REQUIRED WORK ▸
List every line in the records below that contains the word "position".

SOURCE DATA ▸
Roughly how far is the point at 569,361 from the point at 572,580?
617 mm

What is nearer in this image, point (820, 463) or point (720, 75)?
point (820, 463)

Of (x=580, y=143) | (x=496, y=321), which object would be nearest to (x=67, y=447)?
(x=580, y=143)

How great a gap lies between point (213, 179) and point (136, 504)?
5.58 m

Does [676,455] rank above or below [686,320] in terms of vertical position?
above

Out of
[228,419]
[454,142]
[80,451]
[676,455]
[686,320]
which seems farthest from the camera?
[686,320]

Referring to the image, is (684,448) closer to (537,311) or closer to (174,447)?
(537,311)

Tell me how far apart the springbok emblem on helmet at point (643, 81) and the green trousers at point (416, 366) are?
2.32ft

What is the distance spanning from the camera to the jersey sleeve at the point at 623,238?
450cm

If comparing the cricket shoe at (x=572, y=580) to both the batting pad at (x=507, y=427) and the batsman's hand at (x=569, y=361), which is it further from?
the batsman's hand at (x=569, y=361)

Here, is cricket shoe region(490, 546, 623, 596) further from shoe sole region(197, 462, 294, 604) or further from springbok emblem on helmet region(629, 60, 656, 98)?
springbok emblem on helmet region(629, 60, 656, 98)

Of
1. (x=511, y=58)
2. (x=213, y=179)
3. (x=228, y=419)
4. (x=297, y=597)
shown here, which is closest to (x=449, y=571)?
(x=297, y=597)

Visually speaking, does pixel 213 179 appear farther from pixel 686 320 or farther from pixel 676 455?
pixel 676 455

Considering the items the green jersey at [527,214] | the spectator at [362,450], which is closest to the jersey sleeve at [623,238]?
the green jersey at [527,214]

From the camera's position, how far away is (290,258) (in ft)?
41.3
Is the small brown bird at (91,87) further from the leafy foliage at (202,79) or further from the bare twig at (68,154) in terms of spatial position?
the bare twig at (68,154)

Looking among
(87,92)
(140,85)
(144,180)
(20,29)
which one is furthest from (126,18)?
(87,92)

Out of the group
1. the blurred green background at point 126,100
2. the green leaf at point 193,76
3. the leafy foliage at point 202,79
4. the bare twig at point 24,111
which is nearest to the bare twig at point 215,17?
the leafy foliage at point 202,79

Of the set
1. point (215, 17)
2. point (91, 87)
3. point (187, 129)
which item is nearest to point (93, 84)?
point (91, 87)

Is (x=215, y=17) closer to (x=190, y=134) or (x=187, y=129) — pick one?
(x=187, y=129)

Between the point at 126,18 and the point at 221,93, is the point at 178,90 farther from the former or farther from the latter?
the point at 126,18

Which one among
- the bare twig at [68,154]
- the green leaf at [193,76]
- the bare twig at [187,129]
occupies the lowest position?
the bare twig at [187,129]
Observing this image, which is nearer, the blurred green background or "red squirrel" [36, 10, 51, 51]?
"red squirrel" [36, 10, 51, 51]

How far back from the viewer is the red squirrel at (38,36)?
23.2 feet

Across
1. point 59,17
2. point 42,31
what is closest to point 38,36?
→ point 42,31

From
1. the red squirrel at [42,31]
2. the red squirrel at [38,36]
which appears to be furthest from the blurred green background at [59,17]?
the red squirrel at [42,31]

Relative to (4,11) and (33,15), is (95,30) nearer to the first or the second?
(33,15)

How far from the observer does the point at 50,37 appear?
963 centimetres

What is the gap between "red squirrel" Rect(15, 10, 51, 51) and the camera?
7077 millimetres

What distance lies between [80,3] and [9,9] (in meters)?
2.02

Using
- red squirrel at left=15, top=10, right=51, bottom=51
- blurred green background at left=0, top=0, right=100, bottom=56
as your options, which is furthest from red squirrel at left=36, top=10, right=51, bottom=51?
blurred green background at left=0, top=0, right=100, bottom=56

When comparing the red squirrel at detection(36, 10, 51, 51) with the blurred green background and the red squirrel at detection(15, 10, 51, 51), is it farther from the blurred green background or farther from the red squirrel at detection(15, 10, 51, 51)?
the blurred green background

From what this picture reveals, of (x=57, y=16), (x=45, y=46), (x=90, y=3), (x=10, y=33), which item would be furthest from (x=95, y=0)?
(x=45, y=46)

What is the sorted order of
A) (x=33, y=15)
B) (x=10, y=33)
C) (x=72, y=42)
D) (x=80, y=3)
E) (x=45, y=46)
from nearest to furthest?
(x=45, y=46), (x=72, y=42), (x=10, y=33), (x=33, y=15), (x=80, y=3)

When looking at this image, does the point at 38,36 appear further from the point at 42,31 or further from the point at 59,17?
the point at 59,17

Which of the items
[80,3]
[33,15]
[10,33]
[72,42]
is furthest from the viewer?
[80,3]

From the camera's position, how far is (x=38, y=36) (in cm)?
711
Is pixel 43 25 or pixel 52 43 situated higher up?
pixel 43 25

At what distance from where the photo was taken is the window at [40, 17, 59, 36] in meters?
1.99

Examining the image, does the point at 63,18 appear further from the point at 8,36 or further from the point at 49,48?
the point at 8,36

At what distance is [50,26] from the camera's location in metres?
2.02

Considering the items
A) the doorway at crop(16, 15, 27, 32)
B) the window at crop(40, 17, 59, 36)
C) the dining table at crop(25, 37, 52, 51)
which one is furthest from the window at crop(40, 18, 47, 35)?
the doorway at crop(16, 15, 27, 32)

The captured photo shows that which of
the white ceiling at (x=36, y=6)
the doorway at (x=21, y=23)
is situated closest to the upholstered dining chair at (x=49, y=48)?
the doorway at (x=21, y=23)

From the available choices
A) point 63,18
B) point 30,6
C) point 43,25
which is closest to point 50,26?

RESPONSE TO THIS TASK ▸
Does [676,455] rank above or below [686,320] in terms of vertical position?
From the camera's position, how far away is (290,258) (in ft)?
Is the small brown bird at (91,87) further from the leafy foliage at (202,79) or further from the bare twig at (68,154) in terms of spatial position?
occupies the lowest position?
From the camera's position, how far is (x=38, y=36) (in cm)?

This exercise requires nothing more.